The 390th meeting of the NY Comics & Picture-story Symposium will be held on Tuesday, April 9, 2024 at 7 pm ET. In-person presentation at The New School, University Center, 63 5th Ave, New York, NY, Room UL104 (lower level) with streaming via zoom. Please email comicssymposium@gmail.com to register for zoom link. Free and open to the public.

Nina Rowe: Word and Image in Medieval Manuscripts: The Story of Emperor Nero

In the period between circa 1330 and 1430, manuscript workshops in the cities of southern Germany specialized in the production of a new genre of book – the illuminated World Chronicle. These volumes offered expansive tellings of biblical and ancient history, written in the vernacular language of the street, augmented by expansive pictorial cycles. The narratives often are surprising to modern audiences, presenting in word and image legends that have fallen out of standard accounts, but which register interests and preoccupations of the late medieval urban arena. This lecture explores a story about unusual demands the ancient Roman emperor Nero made on a cluster of doctors, as presented in a pair of illuminated World Chronicles created in the city of Regensburg, circa 1400. The original audiences for the tale lived at a time of increased professionalization and regulation of medicine, when the well-being of individuals was understood to be a means toward achieving municipal peace more broadly. The Nero episodes in the World Chronicles invited reader-viewers to reflect on harmony in the public sphere by engaging with entertaining scenes of Nero’s corporeal eccentricity. 
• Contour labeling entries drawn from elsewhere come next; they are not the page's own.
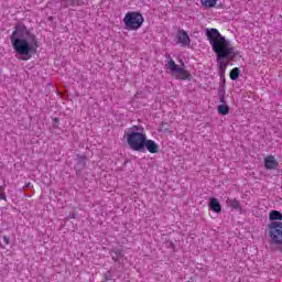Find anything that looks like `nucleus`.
Segmentation results:
<instances>
[{
    "label": "nucleus",
    "mask_w": 282,
    "mask_h": 282,
    "mask_svg": "<svg viewBox=\"0 0 282 282\" xmlns=\"http://www.w3.org/2000/svg\"><path fill=\"white\" fill-rule=\"evenodd\" d=\"M176 43L183 47H188V45H191V37L188 36V33L184 30L178 31L176 34Z\"/></svg>",
    "instance_id": "nucleus-6"
},
{
    "label": "nucleus",
    "mask_w": 282,
    "mask_h": 282,
    "mask_svg": "<svg viewBox=\"0 0 282 282\" xmlns=\"http://www.w3.org/2000/svg\"><path fill=\"white\" fill-rule=\"evenodd\" d=\"M205 36H207L209 45H212L213 51L217 55L218 69L221 76H224L228 67V61H231L224 58H235L237 56V52L230 42L226 40L217 29H206Z\"/></svg>",
    "instance_id": "nucleus-2"
},
{
    "label": "nucleus",
    "mask_w": 282,
    "mask_h": 282,
    "mask_svg": "<svg viewBox=\"0 0 282 282\" xmlns=\"http://www.w3.org/2000/svg\"><path fill=\"white\" fill-rule=\"evenodd\" d=\"M165 69L172 74V76H175L177 80H191V73L186 70L184 67L176 65L175 61L167 59V63L165 64Z\"/></svg>",
    "instance_id": "nucleus-5"
},
{
    "label": "nucleus",
    "mask_w": 282,
    "mask_h": 282,
    "mask_svg": "<svg viewBox=\"0 0 282 282\" xmlns=\"http://www.w3.org/2000/svg\"><path fill=\"white\" fill-rule=\"evenodd\" d=\"M3 241H4L6 246H8L10 243V237L4 236Z\"/></svg>",
    "instance_id": "nucleus-17"
},
{
    "label": "nucleus",
    "mask_w": 282,
    "mask_h": 282,
    "mask_svg": "<svg viewBox=\"0 0 282 282\" xmlns=\"http://www.w3.org/2000/svg\"><path fill=\"white\" fill-rule=\"evenodd\" d=\"M0 199L6 202L8 197L6 196V188L3 186H0Z\"/></svg>",
    "instance_id": "nucleus-15"
},
{
    "label": "nucleus",
    "mask_w": 282,
    "mask_h": 282,
    "mask_svg": "<svg viewBox=\"0 0 282 282\" xmlns=\"http://www.w3.org/2000/svg\"><path fill=\"white\" fill-rule=\"evenodd\" d=\"M264 166L269 171H273L274 169H276V166H279V162L274 156L270 155L264 159Z\"/></svg>",
    "instance_id": "nucleus-8"
},
{
    "label": "nucleus",
    "mask_w": 282,
    "mask_h": 282,
    "mask_svg": "<svg viewBox=\"0 0 282 282\" xmlns=\"http://www.w3.org/2000/svg\"><path fill=\"white\" fill-rule=\"evenodd\" d=\"M142 23H144V17L135 11L126 13L123 18V25L129 31L140 30Z\"/></svg>",
    "instance_id": "nucleus-4"
},
{
    "label": "nucleus",
    "mask_w": 282,
    "mask_h": 282,
    "mask_svg": "<svg viewBox=\"0 0 282 282\" xmlns=\"http://www.w3.org/2000/svg\"><path fill=\"white\" fill-rule=\"evenodd\" d=\"M147 149L149 153H159L160 152V144H158L154 140L148 139L145 137V141L143 143V151Z\"/></svg>",
    "instance_id": "nucleus-7"
},
{
    "label": "nucleus",
    "mask_w": 282,
    "mask_h": 282,
    "mask_svg": "<svg viewBox=\"0 0 282 282\" xmlns=\"http://www.w3.org/2000/svg\"><path fill=\"white\" fill-rule=\"evenodd\" d=\"M124 140L131 151L142 153L144 151V141L147 140V132L141 126H133L128 128L124 132Z\"/></svg>",
    "instance_id": "nucleus-3"
},
{
    "label": "nucleus",
    "mask_w": 282,
    "mask_h": 282,
    "mask_svg": "<svg viewBox=\"0 0 282 282\" xmlns=\"http://www.w3.org/2000/svg\"><path fill=\"white\" fill-rule=\"evenodd\" d=\"M209 208L214 212V213H221V205L219 204V200L215 197H212L209 199Z\"/></svg>",
    "instance_id": "nucleus-9"
},
{
    "label": "nucleus",
    "mask_w": 282,
    "mask_h": 282,
    "mask_svg": "<svg viewBox=\"0 0 282 282\" xmlns=\"http://www.w3.org/2000/svg\"><path fill=\"white\" fill-rule=\"evenodd\" d=\"M226 204L227 206H229V208L241 212V204L236 198H228L226 200Z\"/></svg>",
    "instance_id": "nucleus-10"
},
{
    "label": "nucleus",
    "mask_w": 282,
    "mask_h": 282,
    "mask_svg": "<svg viewBox=\"0 0 282 282\" xmlns=\"http://www.w3.org/2000/svg\"><path fill=\"white\" fill-rule=\"evenodd\" d=\"M203 8H215L217 0H200Z\"/></svg>",
    "instance_id": "nucleus-12"
},
{
    "label": "nucleus",
    "mask_w": 282,
    "mask_h": 282,
    "mask_svg": "<svg viewBox=\"0 0 282 282\" xmlns=\"http://www.w3.org/2000/svg\"><path fill=\"white\" fill-rule=\"evenodd\" d=\"M240 74H241V70L236 67V68L231 69L229 76H230L231 80H237V78H239Z\"/></svg>",
    "instance_id": "nucleus-14"
},
{
    "label": "nucleus",
    "mask_w": 282,
    "mask_h": 282,
    "mask_svg": "<svg viewBox=\"0 0 282 282\" xmlns=\"http://www.w3.org/2000/svg\"><path fill=\"white\" fill-rule=\"evenodd\" d=\"M217 109L220 116H228V113H230V108L226 105H219Z\"/></svg>",
    "instance_id": "nucleus-13"
},
{
    "label": "nucleus",
    "mask_w": 282,
    "mask_h": 282,
    "mask_svg": "<svg viewBox=\"0 0 282 282\" xmlns=\"http://www.w3.org/2000/svg\"><path fill=\"white\" fill-rule=\"evenodd\" d=\"M270 221H282V214L279 210H271L269 213Z\"/></svg>",
    "instance_id": "nucleus-11"
},
{
    "label": "nucleus",
    "mask_w": 282,
    "mask_h": 282,
    "mask_svg": "<svg viewBox=\"0 0 282 282\" xmlns=\"http://www.w3.org/2000/svg\"><path fill=\"white\" fill-rule=\"evenodd\" d=\"M116 256H113L112 254V259L115 260V261H120V253H115Z\"/></svg>",
    "instance_id": "nucleus-16"
},
{
    "label": "nucleus",
    "mask_w": 282,
    "mask_h": 282,
    "mask_svg": "<svg viewBox=\"0 0 282 282\" xmlns=\"http://www.w3.org/2000/svg\"><path fill=\"white\" fill-rule=\"evenodd\" d=\"M11 45L20 61H30L32 54L39 50L36 35L30 33L24 24H18L11 34Z\"/></svg>",
    "instance_id": "nucleus-1"
}]
</instances>
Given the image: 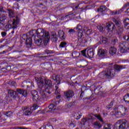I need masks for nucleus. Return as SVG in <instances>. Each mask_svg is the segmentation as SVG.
Returning a JSON list of instances; mask_svg holds the SVG:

Nina Rowe is a Professor of Medieval Art History at Fordham University. Her books include The Jew, the Cathedral, and the Medieval City: Synagoga and Ecclesia in the Thirteenth Century (Cambridge UP, 2011) and The Illuminated World Chronicle: Tales from the Late Medieval City (Yale UP, 2020), as well as co-edited volumes, most recently: Whose Middle Ages?: Teachable Moments for an Ill-Used Past(Fordham UP, 2019). She has held fellowships from The Metropolitan Museum of Art, the National Endowment for the Humanities, and the American Council of Learned Societies, and she served as President of the International Center of Medieval Art (ICMA), 2020-2023.

Nero and the Doctors, in a World Chronicle manuscript, southern Germany, 1402. (Image: New York, New York Public Library, Spencer MS 38, fol. 341v.)